Recentemente, alguns estudos levados a cabo nesta matéria têm-se debruçado sobre a esperança de vida com e sem incapacidade.4 O objectivo consiste em avaliar as conquistas quantitativas em anos de vida com saúde, ou seja, sem contrair incapacidades. Os resultados apontam para diferenças importantes entre homens e mulheres. Os primeiros, cujo limiar de esperança de vida à nascença é inferior ao das mulheres, usufruem de mais elevada esperança de vida sem incapacidade.

Estamos próximos de um limiar difícil de ultrapassar e a consciência desse facto tem orientado as investigações para os aspectos diferenciais do aumento da esperança de vida em todas as idades, consoante as categorias socioprofissionais e as condições gerais de existência.

Num estudo realizado no Canadá, em 1978, foi possível relacionar a esperança de vida, com e sem incapacidade, com o rendimento (Robine, 1997). Os investigadores puderam observar que, nos escalões mais baixos do rendimento, a esperança de vida sem incapacidade ficava pelos 50 anos, enquanto nos mais elevados subia até aos 64 anos. Quanto à esperança de vida à nascença, os primeiros sobrevivem até aos 67 anos e os segundos até aos 73 anos. São diferenças significativas que remetem para a complexidade das estruturas sociais onde os recursos económicos e culturais se distribuem de forma desigual colocando os indivíduos em diferentes posições face à velhice e face à morte.

A característica generalizante dos indicadores demográficos como é o da esperança de vida à nascença , cujos valores médios têm sofrido grandes alterações, como temos vindo a referir, esconde diferenças e variações bastante maiores quando avaliados no interior das categorias socioprofissionais. As variações médias que apresentámos são ainda assim suficientes para nos levar a questionar a pertinência do limiar de idade fixo, os 65 anos, base da definição de uma categoria estatística de organização da informação, por sua vez reconhecida como categoria social, a das "pessoas idosas".

A "idade da reforma", que coincide com a definição institucional da velhice, os 65 anos na maior parte dos países europeus, tem sido objecto de grandes debates políticos entre as organizações sindicais de trabalhadores e os governos responsáveis pelos sistemas de segurança social, nomeadamente no que concerne ao eminente desequilíbrio entre quotizantes e beneficiários e à necessidade de o minimizar adiando a idade limite de reforma.

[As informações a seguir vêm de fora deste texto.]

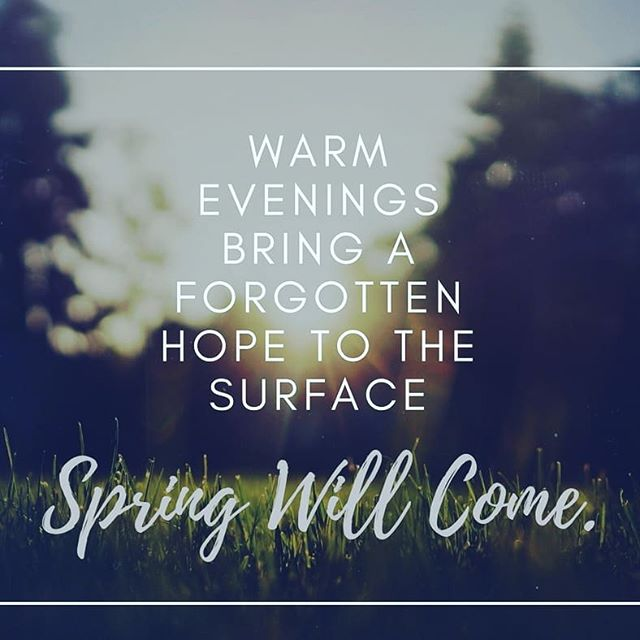 Baby was napping so I played outside with the dogs and cat. Heard the neighbor kids playing hide and seek, smelled dirt and wet grass, felt the touch of a warm breeze on my cheek. My cup was filled.  #thisevidencebasedlife #springiscoming #midwestlife #tinymoments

De facto, a idade da reforma tem sido antecipada com a cessação precoce de actividade através, entre outras medidas, da atribuição de pré-reformas. Estas têm representado um poderoso instrumento manipulado pelas empresas para alcançarem reduções nos encargos com o pessoal e promoverem a renovação das competências dos trabalhadores ajustadas às exigências dos mercados. Para a aceitação destas medidas têm contribuído as orientações levadas a cabo pelos sindicatos que, de modo geral, procuram antecipar o momento de os trabalhadores acederem a um "salário sem trabalho". Mas também para o beneficiário, o trabalhador, a reforma representa uma espécie de prémio conquistado com os anos que trabalhou. No caso dos trabalhadores mais jovens, ou menos idosos, com menos tempo de trabalho acumulado, a negociação, mediatizada pela atribuição de uma indemnização monetária, é normalmente o mecanismo eficaz para a passagem à reforma.

A idade da reforma e a idade da velhice deixaram de ser coincidentes apesar de a reforma, na sua génese, estar indissociavelmente incorporada à velhice enquanto fase da vida onde se manifestava incapacidade para o trabalho. Velhice e reforma dissociaram-se e passaram a representar duas dimensões da realidade, duas realidades distintas onde ainda restam algumas homologias e, por vezes, coincidências. Esta segmentação vem, de resto, pôr em causa alguns dos pressupostos iniciais que fundamentavam a legitimidade da reforma face à velhice. Em primeiro lugar, o pressuposto da solidariedade social, princípio universal que sustenta o funcionamento das sociais-democracias e o alargamento dos direitos sociais no estado-providência. Este é um dos princípios em que assentam os sistemas de segurança social, assim como os objectivos e as finalidades que fundamentaram o surgimento das primeiras pensões. A antecipação da reforma para idades que rondam os 50 anos encaminha para situações de dependência e, de certa forma, exclusão social, indivíduosfisicamente aptos a desenvolver uma actividade, que passam a usufruir, por bastante tempo, dos benefícios de um salário sem trabalho, cujo pagamento é garantido pelas quotizações dos trabalhadores no activo. Neste novo cenário, deparamos com a existência de uma "idade nova" (Gaullier, 1988), ou seja, uma nova fase do ciclo de vida, situada entre o fim do trabalho e a velhice propriamente dita.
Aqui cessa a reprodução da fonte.